Pechowa sobota Stali

Pojedynek pomiędzy Stalówką a Podbeskidziem był dość ciekawym spotkaniem. W meczu nie zabrakło bramek, były emocje i sporo walki i zaangażowania. Pech jednak nie opuszczał tego dnia gospodarzy.

W 10. minucie meczu powinna paść bramka dla Stali. Prawą stroną popędził Kamil Karcz, który wpadł w pole karne, minął gracza gości, ale przewrócił się potykając o własne nogi. Szkoda, bo mógł odegrać do partnerów, którzy razem z nim poszli za akcją. - Chciałem na początku dograć do chłopaków, ale wydawało mi się, że są na spalonym. Zahaczyłem o obrońcę Podbeskidzia, piłka mi odskoczyła i było po akcji - powiedział pechowiec z tej akcji.

To jednak nie był jedyny pech Stalowców w tej potyczce. Podbeskidzie w pierwszej połowie nie pokazało praktycznie nic, co potwierdził nawet jeden z graczy z Bielska-Białej. - W pierwszej połowie nie mieliśmy zbyt wielu sytuacji - tłumaczył Krzysztof Zaremba. Jednak z tych niewielu akcji jedną udało się wykorzystać. W 30. minucie po akcji Mariusza Sachy bramkę strzałem z bliskiej odległości zdobył Martin Matus.

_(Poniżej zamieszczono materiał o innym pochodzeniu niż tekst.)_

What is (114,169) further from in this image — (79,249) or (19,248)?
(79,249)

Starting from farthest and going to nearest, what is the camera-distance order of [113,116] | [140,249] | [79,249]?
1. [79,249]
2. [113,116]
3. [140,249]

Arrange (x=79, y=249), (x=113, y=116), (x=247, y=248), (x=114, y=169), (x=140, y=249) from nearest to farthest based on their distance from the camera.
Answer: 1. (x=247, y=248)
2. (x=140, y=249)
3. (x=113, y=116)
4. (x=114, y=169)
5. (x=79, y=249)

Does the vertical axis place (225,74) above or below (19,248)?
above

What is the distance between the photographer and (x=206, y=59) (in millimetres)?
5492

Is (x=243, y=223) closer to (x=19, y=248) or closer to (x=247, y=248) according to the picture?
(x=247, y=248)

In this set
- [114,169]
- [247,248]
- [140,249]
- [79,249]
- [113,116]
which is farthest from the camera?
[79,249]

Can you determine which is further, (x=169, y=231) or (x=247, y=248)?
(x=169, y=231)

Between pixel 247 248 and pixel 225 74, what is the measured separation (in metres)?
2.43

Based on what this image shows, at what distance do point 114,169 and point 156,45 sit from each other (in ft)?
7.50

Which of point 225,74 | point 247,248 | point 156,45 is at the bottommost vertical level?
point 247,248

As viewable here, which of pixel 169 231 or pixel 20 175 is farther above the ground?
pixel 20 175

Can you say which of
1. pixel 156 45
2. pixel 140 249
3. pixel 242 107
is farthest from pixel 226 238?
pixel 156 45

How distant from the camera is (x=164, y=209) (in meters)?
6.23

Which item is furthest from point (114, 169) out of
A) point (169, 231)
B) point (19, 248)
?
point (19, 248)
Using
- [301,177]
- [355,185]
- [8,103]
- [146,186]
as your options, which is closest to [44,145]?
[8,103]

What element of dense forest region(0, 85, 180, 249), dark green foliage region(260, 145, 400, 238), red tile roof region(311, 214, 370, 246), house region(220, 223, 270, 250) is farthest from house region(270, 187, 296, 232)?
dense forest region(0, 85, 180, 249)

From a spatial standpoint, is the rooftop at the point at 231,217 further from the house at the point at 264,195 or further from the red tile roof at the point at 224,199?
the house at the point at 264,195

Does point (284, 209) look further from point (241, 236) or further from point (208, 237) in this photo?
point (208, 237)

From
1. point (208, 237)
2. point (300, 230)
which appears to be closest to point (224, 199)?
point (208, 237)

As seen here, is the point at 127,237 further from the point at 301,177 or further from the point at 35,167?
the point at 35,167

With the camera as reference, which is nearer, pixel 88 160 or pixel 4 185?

W tej sytuacji niezbyt dobrze zachował się bramkarz Stali, Tomasz Wietecha, który odbił przed siebie strzał Sachy, a z tego prezentu skorzystał właśnie Matus.

Na domiar złego w 83. minucie po raz drugi, tym razem dużo poważniejszy błąd popełnił Wietecha. Na uderzenie z dystansu zdecydował się Łukasz Matusiak. Fatalnie interweniował golkiper Stali, który przepuścił futbolówkę pod ciałem. - Wydaje mi się, że to błąd bramkarza Stali - dodał Zaremba. Szkoleniowiec Stali, Władysław Łach na konferencji prasowej stwierdził, że piłka na fatalnej murawie mogła skozłować przed golkiperem z Podkarpacia. Wietechę bronili koledzy z zespołu. - Nie możemy winić Tomka za tego gola. Z Kmitą dzięki niemu zremisowaliśmy. Każdemu zdarza się gorszy dzień - powiedział Kamil Karcz.